Pensó, malhumorado, que podían ahorcarse todos ellos con sus malditas repúblicas y sus malditas monarquías, con sus patrióticas arengas y con sus estúpidas reyertas de café. Habría dado cualquier cosa por que unos y otros dejaran de amargarle la vida con tumultos, disputas y sobresaltos cuyos motivos le importaban un bledo. A lo único que aspiraba era a que lo dejasen vivir en paz. En lo que al maestro de esgrima se refería, podían irse todos al diablo.

Sonó un trueno en la distancia mientras una violenta turbonada de aire recorría las calles. Inclinó don Jaime la cabeza y se sujetó el sombrero, apretando el paso. A los pocos minutos rompió a llover con fuerza.

En la esquina de la calle Postas, el agua empapaba el paño azul de los uniformes y corría en gruesas gotas por el rostro de los soldados. Seguían montando guardia con su aire tímido y paleto, la punta de la bayoneta rozándoles la nariz, pegados a la pared para resguardarse de la lluvia. Desde un portal, el teniente contemplaba taciturno los charcos, sosteniendo una pipa humeante en el ángulo de la boca.

Diluvió durante todo el fin de semana. Desde la soledad de su estudio, inclinado a la luz del quinqué sobre las páginas de un libro, escuchó don Jaime la interminable sucesión de truenos y relámpagos que restallaban en la negrura exterior, rasgándola con resplandores que recortaban las siluetas de los edificios cercanos. Sobre el tejado golpeaba el agua con fuerza, y un par de veces tuvo que levantarse para colocar recipientes bajo las goteras que se desplomaban del techo con irritante y líquida monotonía.

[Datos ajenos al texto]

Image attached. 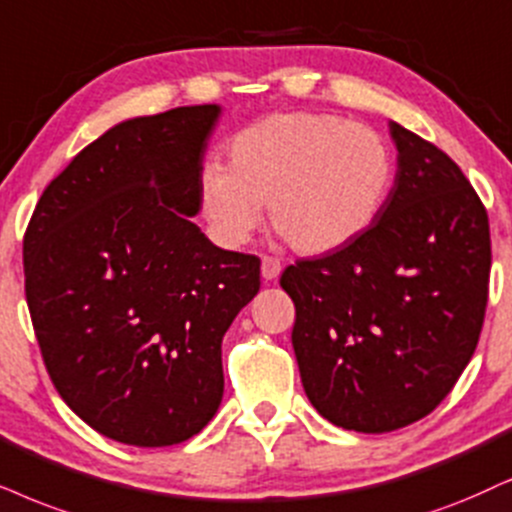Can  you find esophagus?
<instances>
[{"instance_id": "34e87169", "label": "esophagus", "mask_w": 512, "mask_h": 512, "mask_svg": "<svg viewBox=\"0 0 512 512\" xmlns=\"http://www.w3.org/2000/svg\"><path fill=\"white\" fill-rule=\"evenodd\" d=\"M281 274V262L276 257H262V278L264 281H274Z\"/></svg>"}]
</instances>
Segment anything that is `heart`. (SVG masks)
<instances>
[{
    "label": "heart",
    "instance_id": "1",
    "mask_svg": "<svg viewBox=\"0 0 512 512\" xmlns=\"http://www.w3.org/2000/svg\"><path fill=\"white\" fill-rule=\"evenodd\" d=\"M392 181L394 155L373 127L335 113H278L229 141V167H200L198 208L215 241L236 248L267 203L290 248L321 255L364 234Z\"/></svg>",
    "mask_w": 512,
    "mask_h": 512
}]
</instances>
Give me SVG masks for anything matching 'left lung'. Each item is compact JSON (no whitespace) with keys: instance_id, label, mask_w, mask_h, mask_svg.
I'll list each match as a JSON object with an SVG mask.
<instances>
[{"instance_id":"8db88e82","label":"left lung","mask_w":512,"mask_h":512,"mask_svg":"<svg viewBox=\"0 0 512 512\" xmlns=\"http://www.w3.org/2000/svg\"><path fill=\"white\" fill-rule=\"evenodd\" d=\"M397 177L359 238L281 276L309 401L333 425L392 432L425 418L480 340L489 217L454 160L390 122Z\"/></svg>"}]
</instances>
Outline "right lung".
Segmentation results:
<instances>
[{
  "mask_svg": "<svg viewBox=\"0 0 512 512\" xmlns=\"http://www.w3.org/2000/svg\"><path fill=\"white\" fill-rule=\"evenodd\" d=\"M222 108L120 122L44 189L23 238L44 366L89 428L132 446L198 435L224 394L222 338L260 290V260L191 222Z\"/></svg>",
  "mask_w": 512,
  "mask_h": 512,
  "instance_id": "obj_1",
  "label": "right lung"
}]
</instances>
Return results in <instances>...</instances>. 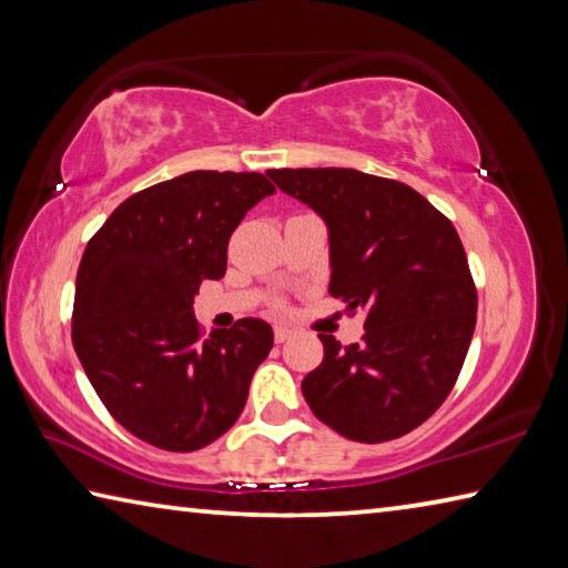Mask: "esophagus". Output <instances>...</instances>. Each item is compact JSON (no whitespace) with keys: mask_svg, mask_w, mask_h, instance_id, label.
<instances>
[{"mask_svg":"<svg viewBox=\"0 0 568 568\" xmlns=\"http://www.w3.org/2000/svg\"><path fill=\"white\" fill-rule=\"evenodd\" d=\"M273 333H275V341H277V343H285V341L293 335V331L287 328V325H275Z\"/></svg>","mask_w":568,"mask_h":568,"instance_id":"34e87169","label":"esophagus"}]
</instances>
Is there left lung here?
<instances>
[{"instance_id":"8db88e82","label":"left lung","mask_w":568,"mask_h":568,"mask_svg":"<svg viewBox=\"0 0 568 568\" xmlns=\"http://www.w3.org/2000/svg\"><path fill=\"white\" fill-rule=\"evenodd\" d=\"M331 233V295L363 313L361 343L318 333L303 378L315 418L358 444L410 434L448 398L476 328V283L450 220L398 180L348 168L271 170Z\"/></svg>"}]
</instances>
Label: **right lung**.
<instances>
[{
  "label": "right lung",
  "mask_w": 568,
  "mask_h": 568,
  "mask_svg": "<svg viewBox=\"0 0 568 568\" xmlns=\"http://www.w3.org/2000/svg\"><path fill=\"white\" fill-rule=\"evenodd\" d=\"M273 192L261 172H185L134 192L84 247L72 345L110 416L150 446L197 450L245 408L273 328L240 318L205 335L192 303L225 275L230 235Z\"/></svg>",
  "instance_id": "obj_1"
}]
</instances>
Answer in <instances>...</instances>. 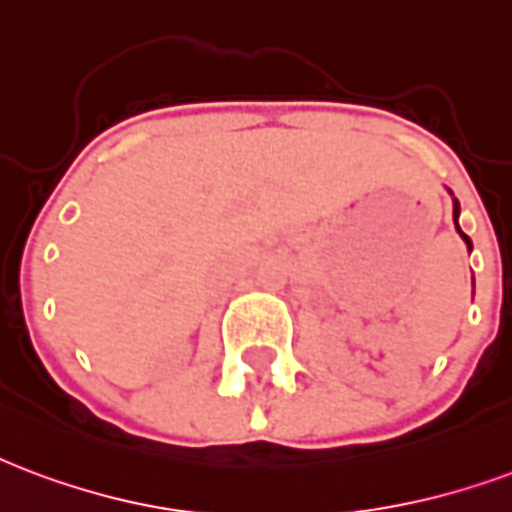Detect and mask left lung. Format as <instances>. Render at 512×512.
<instances>
[{"instance_id": "left-lung-1", "label": "left lung", "mask_w": 512, "mask_h": 512, "mask_svg": "<svg viewBox=\"0 0 512 512\" xmlns=\"http://www.w3.org/2000/svg\"><path fill=\"white\" fill-rule=\"evenodd\" d=\"M453 222H456L458 236L464 238V244H467L469 249H472V241H469V236H467V233H464V230H461V227H458V200H453Z\"/></svg>"}]
</instances>
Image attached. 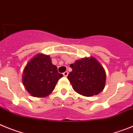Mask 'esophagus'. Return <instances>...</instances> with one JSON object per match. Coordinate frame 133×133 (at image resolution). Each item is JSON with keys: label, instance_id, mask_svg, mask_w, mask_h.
I'll return each mask as SVG.
<instances>
[{"label": "esophagus", "instance_id": "1", "mask_svg": "<svg viewBox=\"0 0 133 133\" xmlns=\"http://www.w3.org/2000/svg\"><path fill=\"white\" fill-rule=\"evenodd\" d=\"M63 75H64V76H65V77H67L68 75V71H65V72L63 74Z\"/></svg>", "mask_w": 133, "mask_h": 133}]
</instances>
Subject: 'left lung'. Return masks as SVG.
<instances>
[{
  "mask_svg": "<svg viewBox=\"0 0 133 133\" xmlns=\"http://www.w3.org/2000/svg\"><path fill=\"white\" fill-rule=\"evenodd\" d=\"M72 71L68 79L73 89L85 97L98 95L105 88L106 74L101 64L94 57L81 58L71 64Z\"/></svg>",
  "mask_w": 133,
  "mask_h": 133,
  "instance_id": "left-lung-1",
  "label": "left lung"
}]
</instances>
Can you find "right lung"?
Wrapping results in <instances>:
<instances>
[{
  "label": "right lung",
  "instance_id": "obj_1",
  "mask_svg": "<svg viewBox=\"0 0 133 133\" xmlns=\"http://www.w3.org/2000/svg\"><path fill=\"white\" fill-rule=\"evenodd\" d=\"M63 75L52 63L48 55L38 54L27 63L22 74V83L35 97H45L52 93Z\"/></svg>",
  "mask_w": 133,
  "mask_h": 133
}]
</instances>
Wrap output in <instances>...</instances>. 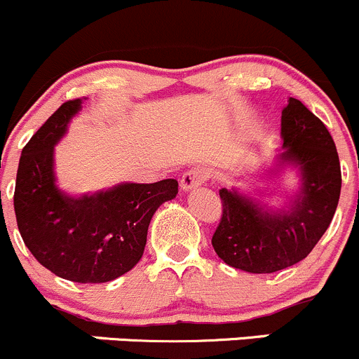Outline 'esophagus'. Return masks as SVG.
<instances>
[{
    "instance_id": "obj_1",
    "label": "esophagus",
    "mask_w": 359,
    "mask_h": 359,
    "mask_svg": "<svg viewBox=\"0 0 359 359\" xmlns=\"http://www.w3.org/2000/svg\"><path fill=\"white\" fill-rule=\"evenodd\" d=\"M206 180H208V173H206V170L193 168L189 170V172L184 173L182 179H180V189H182L184 193H189V191L203 186Z\"/></svg>"
}]
</instances>
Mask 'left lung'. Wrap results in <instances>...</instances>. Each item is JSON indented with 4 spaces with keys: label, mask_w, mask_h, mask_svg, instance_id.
I'll return each mask as SVG.
<instances>
[{
    "label": "left lung",
    "mask_w": 359,
    "mask_h": 359,
    "mask_svg": "<svg viewBox=\"0 0 359 359\" xmlns=\"http://www.w3.org/2000/svg\"><path fill=\"white\" fill-rule=\"evenodd\" d=\"M283 146L271 175L297 170L299 187L285 208H271L245 191H219L222 219L212 238L217 255L234 269L269 274L306 259L330 226L339 205L340 163L335 142L320 118L300 100L281 111Z\"/></svg>",
    "instance_id": "1"
}]
</instances>
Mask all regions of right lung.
<instances>
[{"instance_id": "add662e5", "label": "right lung", "mask_w": 359, "mask_h": 359, "mask_svg": "<svg viewBox=\"0 0 359 359\" xmlns=\"http://www.w3.org/2000/svg\"><path fill=\"white\" fill-rule=\"evenodd\" d=\"M85 100L64 102L25 144L13 206L25 247L43 267L76 283H106L139 262L151 219L179 182H123L81 196L60 189L55 146Z\"/></svg>"}]
</instances>
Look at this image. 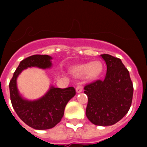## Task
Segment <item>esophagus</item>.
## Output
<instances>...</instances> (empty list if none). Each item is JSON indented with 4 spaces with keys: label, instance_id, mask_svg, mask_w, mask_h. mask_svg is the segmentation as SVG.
I'll return each instance as SVG.
<instances>
[{
    "label": "esophagus",
    "instance_id": "esophagus-1",
    "mask_svg": "<svg viewBox=\"0 0 147 147\" xmlns=\"http://www.w3.org/2000/svg\"><path fill=\"white\" fill-rule=\"evenodd\" d=\"M82 92V85L79 83L78 85H77V87H76V92L77 93H80V92Z\"/></svg>",
    "mask_w": 147,
    "mask_h": 147
}]
</instances>
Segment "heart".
I'll return each mask as SVG.
<instances>
[{
  "mask_svg": "<svg viewBox=\"0 0 147 147\" xmlns=\"http://www.w3.org/2000/svg\"><path fill=\"white\" fill-rule=\"evenodd\" d=\"M102 71V64L100 62L94 61L90 63L78 65L71 69V73L77 77L85 76L88 78H94Z\"/></svg>",
  "mask_w": 147,
  "mask_h": 147,
  "instance_id": "b5f03b06",
  "label": "heart"
}]
</instances>
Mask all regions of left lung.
I'll return each instance as SVG.
<instances>
[{
	"label": "left lung",
	"mask_w": 147,
	"mask_h": 147,
	"mask_svg": "<svg viewBox=\"0 0 147 147\" xmlns=\"http://www.w3.org/2000/svg\"><path fill=\"white\" fill-rule=\"evenodd\" d=\"M100 55L107 65V73L103 80H95L84 88L88 96L86 116L95 125L110 126L128 112L134 87L129 71L120 59L108 54Z\"/></svg>",
	"instance_id": "obj_1"
}]
</instances>
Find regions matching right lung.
<instances>
[{
  "label": "right lung",
  "instance_id": "obj_1",
  "mask_svg": "<svg viewBox=\"0 0 147 147\" xmlns=\"http://www.w3.org/2000/svg\"><path fill=\"white\" fill-rule=\"evenodd\" d=\"M52 57L48 55H33L24 59L20 63L10 81V95L13 109L20 118L30 127L47 130L59 123L64 115L65 107L76 95L73 87L59 88L51 87L42 98L36 100H27L21 98L17 88V78L28 67L47 69L52 65Z\"/></svg>",
  "mask_w": 147,
  "mask_h": 147
}]
</instances>
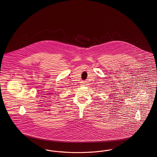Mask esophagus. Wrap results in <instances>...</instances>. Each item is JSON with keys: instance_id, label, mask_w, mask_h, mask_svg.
Masks as SVG:
<instances>
[{"instance_id": "1", "label": "esophagus", "mask_w": 157, "mask_h": 157, "mask_svg": "<svg viewBox=\"0 0 157 157\" xmlns=\"http://www.w3.org/2000/svg\"><path fill=\"white\" fill-rule=\"evenodd\" d=\"M85 83H86V82L85 81H81V85H84L85 84Z\"/></svg>"}]
</instances>
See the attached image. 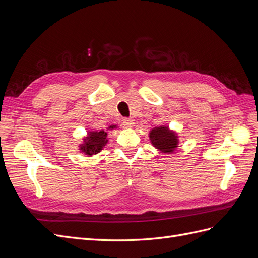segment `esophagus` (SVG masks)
I'll return each instance as SVG.
<instances>
[{
	"instance_id": "1",
	"label": "esophagus",
	"mask_w": 258,
	"mask_h": 258,
	"mask_svg": "<svg viewBox=\"0 0 258 258\" xmlns=\"http://www.w3.org/2000/svg\"><path fill=\"white\" fill-rule=\"evenodd\" d=\"M122 123L126 128H132V127H134V124H135V120L132 118H124L122 120Z\"/></svg>"
}]
</instances>
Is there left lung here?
Instances as JSON below:
<instances>
[{"label": "left lung", "instance_id": "left-lung-1", "mask_svg": "<svg viewBox=\"0 0 258 258\" xmlns=\"http://www.w3.org/2000/svg\"><path fill=\"white\" fill-rule=\"evenodd\" d=\"M152 145L163 154H172L178 147V136L176 131L171 130L168 126L155 127L150 131Z\"/></svg>", "mask_w": 258, "mask_h": 258}]
</instances>
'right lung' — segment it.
Listing matches in <instances>:
<instances>
[{
  "instance_id": "obj_1",
  "label": "right lung",
  "mask_w": 258,
  "mask_h": 258,
  "mask_svg": "<svg viewBox=\"0 0 258 258\" xmlns=\"http://www.w3.org/2000/svg\"><path fill=\"white\" fill-rule=\"evenodd\" d=\"M117 128H118L117 124H112V126H108L106 130H89L86 137L83 138V142L80 144L79 150L81 151V153L87 155L88 157L97 155L108 143L107 131H112Z\"/></svg>"
}]
</instances>
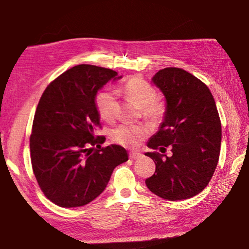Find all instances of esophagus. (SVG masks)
<instances>
[{
  "label": "esophagus",
  "mask_w": 249,
  "mask_h": 249,
  "mask_svg": "<svg viewBox=\"0 0 249 249\" xmlns=\"http://www.w3.org/2000/svg\"><path fill=\"white\" fill-rule=\"evenodd\" d=\"M142 157V154H140V153H136V151H132V153L129 154V158L130 159H138V158H141Z\"/></svg>",
  "instance_id": "esophagus-1"
}]
</instances>
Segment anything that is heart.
<instances>
[{
    "mask_svg": "<svg viewBox=\"0 0 249 249\" xmlns=\"http://www.w3.org/2000/svg\"><path fill=\"white\" fill-rule=\"evenodd\" d=\"M116 93H123L129 100L141 107L142 113L150 120H158L163 114V104L155 99L156 90L153 86L141 78L128 80L123 87L115 90ZM96 108L104 121H113L117 114L116 95L111 90L100 92L95 99ZM148 134V129L136 125H120L111 133L112 140L128 148H135L140 145L142 138Z\"/></svg>",
    "mask_w": 249,
    "mask_h": 249,
    "instance_id": "1",
    "label": "heart"
}]
</instances>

Hojeó distraído el libro que tenía en las manos, y sus ojos se detuvieron en una cita, subrayada a lápiz años atrás por él mismo:

… Todas sus sensaciones alcanzaron una elevación hasta entonces ignorada para él. Vivió las experiencias de una vida infinita mente variada; murió y resucitó, amó hasta la pasión más ardiente y viose separado de nuevo y para siempre de su amada. Al fin, hacia el alba, cuando las primeras luces quebraban la penumbra, en su alma empezó a reinar una creciente paz, y las imágenes se tornaron más claras y permanentes…

Sonrió con infinita tristeza el maestro de esgrima, todavía con un dedo sobre aquellas líneas. Tales palabras no parecían haber sido escritas para Enrique de Ofterdingen, sino para él mismo… En los últimos años se había visto retratado en aquella página con singular maestría; todo estaba allí. Sin duda se trataba del más ajustado resumen de su vida que jamás nadie seria capaz de formular. Sin embargo, en las últimas semanas, algo estaba fallando en el concepto. La creciente paz, las imágenes claras y permanentes que había estimado definitivas, volvían a enturbiarse bajo un extraño influjo que le arrancaba, sin piedad, fragmentos de aquella serena lucidez en la que creyó poder pasar el resto de sus días. Se había introducido en su existencia un factor nuevo, una influencia misteriosa, perturbadora, que le obligaba a plantearse preguntas cuya respuesta se esforzaba en eludir. Era imprevisible a dónde podía conducirle todo aquello.